== CONSEGNA ==
Riprendi il testo riportato sotto su spontaneità e direzione consapevole in Gramsci e proseguilo a partire dall'ultima frase presente.

== TESTO CITATO ==
_ _ _ _ _
L’intellettuale collettivo

di Andrea Catone | Editoriale del numero in corso di distribuzione della rivista MarxVentuno

 

bandiere fdsSPONTANEITÀ E DIREZIONE CONSAPEVOLE

 

Nel Quaderni del carcere di Gramsci vi è una nota (quaderno 3, § 48) intitolata esplicitamente al binomio “spontaneità e direzione consapevole”, con un esplicito riferimento alla “dottrina di Ilic”, al Che fare? di Lenin del 1902. È la grande questione del rapporto tra movimenti di massa e organizzazione e direzione politica di essi. Gramsci, al pari di Lenin, individua l’unità inscindibile «della “spontaneità” e della “direzione consapevole”, ossia della “disciplina”», indispensabile perché si abbia una «azione politica reale delle classi subalterne, in quanto politica di massa e non semplice avventura di gruppi che si richiamano alla massa». È un grave errore, che «può avere spesso conseguenze molto serie e gravi», «trascurare e peggio disprezzare i movimenti così detti “spontanei”, cioè rinunziare a dar loro una direzione consapevole, ad elevarli ad un piano superiore inserendoli nella politica», poiché «avviene quasi sempre che a un movimento “spontaneo” delle classi subalterne si accompagna un movimento reazionario della destra della classe dominante, per motivi concomitanti: una crisi economica, per esempio, determina malcontento nelle classi subalterne e movimenti spontanei di massa da una parte, e dall’altra determina complotti dei gruppi reazionari che approfittano dell’indebolimento obbiettivo del governo per tentare dei colpi di Stato. Tra le cause efficienti di questi colpi di Stato è da porre la rinunzia dei gruppi responsabili a dare una direzione consapevole ai moti spontanei e a farli diventare quindi un fattore politico positivo».
_ _ _ _ _
== DATI RACCOLTI ==
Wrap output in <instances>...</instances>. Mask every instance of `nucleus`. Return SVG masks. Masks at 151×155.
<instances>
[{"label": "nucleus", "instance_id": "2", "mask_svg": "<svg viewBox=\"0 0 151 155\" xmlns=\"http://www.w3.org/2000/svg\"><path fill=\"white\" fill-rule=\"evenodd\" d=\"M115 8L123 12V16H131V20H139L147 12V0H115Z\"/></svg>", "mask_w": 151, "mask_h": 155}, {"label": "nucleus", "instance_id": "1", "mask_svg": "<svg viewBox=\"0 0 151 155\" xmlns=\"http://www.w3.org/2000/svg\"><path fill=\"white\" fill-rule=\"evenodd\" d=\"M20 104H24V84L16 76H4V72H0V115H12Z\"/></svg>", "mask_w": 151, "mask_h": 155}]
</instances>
_ _ _ _ _
== RISPOSTA ==
 

La questione che Gramsci pone non ha perso un briciolo di attualità: come far diventare “fattore politico positivo” i sentimenti e i movimenti di indignazione e protesta contro le ricette lacrime e sangue che le classi dominanti stanno imponendo ai popoli dei paesi europei travolti dalla grande crisi capitalistica, che si manifesta ora principalmente nella forma della crisi del debito sovrano? Direzione consapevole significa essere presenti attivamente nei movimenti di massa, contribuire alla loro costruzione e organizzazione, con una proposta politica di indirizzo, con una linea di massa, che non è certo partorita dal cervello di Minerva, ma nasce dalla sintesi dialettica di pratica sociale e di elaborazione teorica di un “intellettuale collettivo”. Di questo intellettuale collettivo, capace di elevare i movimenti “ad un piano superiore inserendoli nella politica”, c’è oggi assoluto bisogno, pena un pesantissimo arretramento del quadro politico-sociale, una soluzione di destra alla crisi, come avvenne già negli anni Venti-Trenta con l’affermarsi dei fascismi.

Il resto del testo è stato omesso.